Flu vaccinations are a strong preventative tool for people with chronic health conditions, Shukla said. It can help women who are expecting and their newborn babies from getting flu. Flu vaccines have been shown to prevent and reduce the severity the illness for people who get vaccinated, but still get sick. Getting vaccinated protects you, your family, neighbors and the people around you.

Influenza can cause mild to severe illness, and at times can lead to death. Flu is different from a cold. Flu usually comes on suddenly. People who have flu often feel some or all of these symptoms:

  • Fever or feeling feverish/chills.
  • Cough.
  • Sore throat.
  • Runny or stuffy nose.
  • Muscle or body aches.
  • Headaches.
  • Fatigue.
  • Vomiting and diarrhea, though this is more common in children than adults

How to get your flu vaccine

Current Novant Health patients: schedule your shot with your primary care provider here.

Don’t have a primary care provider? Visit one of our walk-in clinics.

Common cold

Symptoms of a cold usually peak within 2-3 days and can include:

  • Sneezing.
  • Stuffy nose.
  • Runny nose.
  • Sore throat.
  • Coughing.
  • Mucus dripping down your throat, also known as post-nasal drip.
  • Watery eyes.

Colds are usually milder than flu, according to the CDC. People with colds are more likely to have a runny or stuffy nose. Colds generally do not result in serious health problems, such as pneumonia, bacterial infections or hospitalizations. There is no vaccine for the common cold and it is not treatable with antibiotics because it is caused by a virus.
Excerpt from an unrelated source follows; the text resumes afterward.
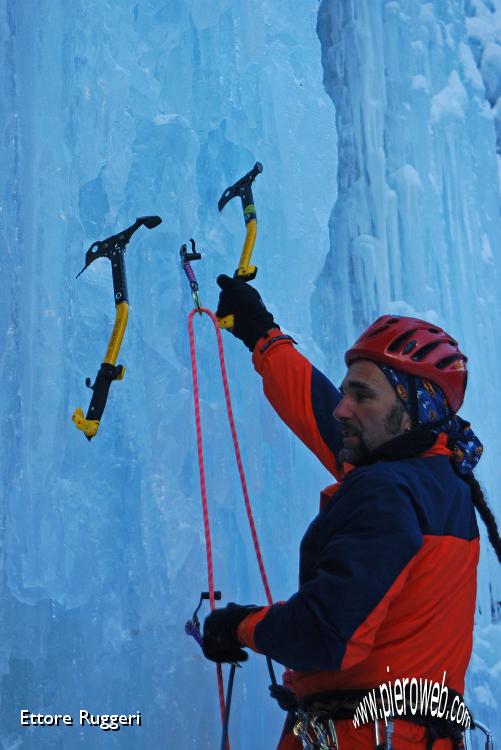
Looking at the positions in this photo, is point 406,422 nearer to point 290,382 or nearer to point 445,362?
point 445,362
While the three illnesses share several symptoms, Shukla said there are a few key things that help set them apart. COVID-19 symptoms can range from mild to severe, and may appear 2-14 days after exposure to the virus.

Symptoms include:

  • Fever or chills.
  • Cough.
  • Shortness of breath or difficulty breathing.
  • Fatigue.
  • Muscle or body aches.
  • Headache.
  • New loss of taste or smell.
  • Sore throat.
  • Congestion or runny nose.
  • Nausea or vomiting.
  • Diarrhea.

Because the flu and COVID-19 are caused by different viruses, a flu vaccine will not protect against COVID-19. However, you can schedule a flu shot and a COVID-19 booster at the same time.